Forse l’editoria libraria tradizionale italiana sopravvivrà anche a questo, visto che sono anni che viene data per morta a causa della ineludibile avanzata del digitale: Amazon Publishing, comparto prettamente editoriale del colosso dei colossi della vendita – di libri e molto altro – su Internet, sbarca quest’anno per la prima volta al Salone del Libro di Torino.

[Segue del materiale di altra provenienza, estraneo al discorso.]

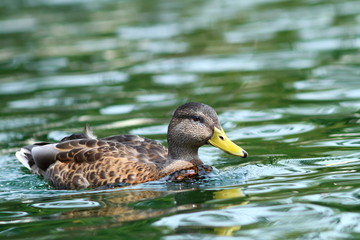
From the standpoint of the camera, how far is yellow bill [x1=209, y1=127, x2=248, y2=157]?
8.74 m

Amazon Publishing promette di accompagnare e sostenere l’ambizione degli aspiranti scrittori fino all’agognata pubblicazione delle proprie opere, e proprio in occasione della fiera piemontese presenterà gli autori (Riccardo Bruni, Daniela Grandi, Monica Lombardi, Maria Luisa Minarelli, Federico Maria Rivalta e Marta Savarino) che hanno pubblicato con lei i loro primi libri.
Non propriamente una novità, se pensiamo ai tanti fenomeni di self-publishing (per lo più portali web tramite i quali ognuno può arrivare a far stampare il proprio manoscritto), nonché alle molteplici e autorevoli discussioni sull’argomento. Ma è certo che i protagonisti dello scenario che attualmente si rappresenta nell’editoria – non solo italiana – hanno necessariamente bisogno di confrontarsi con le strategie di investimento di un gigante dal fatturato multimiliardario che, seppure non più arrembante come in passato, sembra credere nel futuro del libro di carta più di molti librai.